ROME — St. Vincent de Paul’s zeal for helping the poor was the instrument God used to bring about a “burst of generosity in the church,” Pope Francis said.

The “small seed” of his humility, meekness and charity grew into a great tree that makes up the two congregations he founded — the Daughters of Charity and the Congregation of the Mission, the pope said in a letter sent Sept. 27 to members of the “Vincentian family” celebrating the 400th anniversary of their founding.

“At the heart of the Vincentian family is searching out the most miserable and abandoned in a radical awareness that it is unworthy to deprive them of our humble service,” the pope said.

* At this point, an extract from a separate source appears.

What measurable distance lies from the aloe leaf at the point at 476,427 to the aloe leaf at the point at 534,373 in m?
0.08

Along with St. Louise de Marillac, St. Vincent de Paul founded the Daughters of Charity in France in 1617. The congregation’s work with the poor in France paved the way for the founding of its male counterpart, the Congregation of the Mission.

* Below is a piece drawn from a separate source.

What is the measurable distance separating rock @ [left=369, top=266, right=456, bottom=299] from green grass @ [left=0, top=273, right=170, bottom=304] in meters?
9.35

Francis praised St. Vincent’s prophetic intuition “of valuing the extraordinary feminine abilities that emerged in St. Louise de Marillac’s spiritual finesse and human sensibility.”

Members of both orders, he said, must continue to find their footing upon the rock, which is the “poor Jesus who asks to be recognized in those who are poor and without a voice.

“Thus, you are called to reach the peripheries of the human condition, to bring not your abilities but the spirit of the Lord, the father of the poor,” the pope said. “He sends you out into the world like a seed growing in dry land, like soothing balm for the wounded, like a fire of charity to warm so many hearts.”

All Christians, Francis said, are called to follow the example set by St. Vincent de Paul and to give more time and space to the poor because “Christianity without contact with those who suffer becomes a disembodied Christianity incapable of touching the flesh of Christ.

“Encounter the poor, favor the poor, give a voice to the poor so that their presence may not be silenced by the culture of the ephemeral,” the pope said.